Demand for the two-tranche Eurobond deal last month topped $20 billion, but Rosneft decided to limit the size, leaving investors clamouring for more, three financial sources familiar with the matter told Reuters. "They can do a very large transaction in public markets," said one source acquainted with Rosneft's financing plans, adding that a multi-tranche deal of up to $10 billion could be launched before the deal's expected closing in early 2013.
Rosneft declined to comment. Rosneft is paying relatively low interest on its most recent Eurobonds - 3.1 percent on $1 billion in notes due in March 2017 and 4.2 percent for $2 billion in bonds maturing in March 2022. It is also talking to oil majors and traders including Shell , Total and Glencore to raise up to $10 billion, secured against future oil exports, sources have told Reuters.

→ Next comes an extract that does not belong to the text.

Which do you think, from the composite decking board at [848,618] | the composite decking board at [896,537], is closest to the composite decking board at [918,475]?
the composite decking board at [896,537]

The takeover would create the world's top listed oil firm by output, pumping the equivalent of 4.6 million barrels per day, twinning TNK-BP's cash-generating prowess with Rosneft's deep reserves of oil, which are sufficient to last a quarter of a century.
In Russia's largest-ever acquisition, Rosneft will buy out British oil major BP's half stake in TNK-BP for $17.1 billion in cash and 12.8 percent of its own shares. CEO Igor Sechin this week signed a binding deal to buy the other half of TNK-BP for $28 billion in cash from a quartet of Soviet-born oligarchs represented via the AAR consortium. Full payment is to be made on closing.

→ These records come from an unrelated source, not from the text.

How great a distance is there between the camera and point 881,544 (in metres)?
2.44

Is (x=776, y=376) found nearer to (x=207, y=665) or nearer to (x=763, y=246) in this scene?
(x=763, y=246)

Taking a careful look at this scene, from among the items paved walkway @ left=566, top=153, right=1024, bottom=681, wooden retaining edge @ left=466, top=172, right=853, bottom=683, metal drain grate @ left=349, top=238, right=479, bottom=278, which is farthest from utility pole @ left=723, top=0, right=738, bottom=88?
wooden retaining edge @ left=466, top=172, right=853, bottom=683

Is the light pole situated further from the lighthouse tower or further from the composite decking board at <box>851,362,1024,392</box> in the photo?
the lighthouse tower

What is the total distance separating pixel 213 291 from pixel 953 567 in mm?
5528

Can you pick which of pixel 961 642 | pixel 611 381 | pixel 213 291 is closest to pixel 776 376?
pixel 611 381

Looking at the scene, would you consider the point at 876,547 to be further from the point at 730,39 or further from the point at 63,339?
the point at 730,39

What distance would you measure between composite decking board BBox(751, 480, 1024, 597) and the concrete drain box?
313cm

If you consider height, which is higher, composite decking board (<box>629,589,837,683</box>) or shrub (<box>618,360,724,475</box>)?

The outright takeover will secure a windfall of TNK-BP dividends that have gone unpaid this year, while the target's low debt level would give the merged business a better credit standing than Rosneft's alone. Even now, Rosneft's borrowing costs are already well covered by cash flows, with a net debt to core profit ratio of 0.91 on an annualised basis.
In its recent Eurobond prospectus, Rosneft said it would be able to draw on over $15 billion in existing cash resources at Rosneft and TNK-BP, covering a third of the $45.1 billion cash component of the takeover. Rosneft also said it had received a commitment from a syndicate of international banks to lend it approximately $30 billion, including up to $7.5 billion in long-term financing.
In addition to the Eurobond programme of up to $10 billion, Rosneft still has the capacity to borrow $2.4 billion from a $3 billion rouble bond issuance programme, the prospectus added. So-called offtake finance is also mentioned: Rosneft has raised significant funds in the past in this way, including a $15 billion loan from China in 2009 as part of a major deal to pump oil via a new Siberian export pipeline.
Sechin, for his part, has highlighted possible non-core asset sales to help fund the TNK-BP, including Rosneft's minority stake in the Caspian Pipeline Consortium, which ships oil from Kazakhstan to the Black Sea. Bankers say Rosneft could end up raising more cash than necessary to close the TNK-BP deal, which would help it cover the cost of launching new fields in the Arctic and a $25 billion programme to upgrade its oil refineries.
The final size of the syndicated loan could exceed the $30 billion named in the prospectus, with $35-$40 billion potentially on the table from Western banks, and Russian banks also likely to chip in. "The company did a road show, and it received commitments from bankers that exceed its financing needs," said a second source familiar with Rosneft's discussions with bankers. "Bankers are queuing up, there is so much commitment and willingness to participate. I've never seen anything like it. They are fully covered from the western banking community."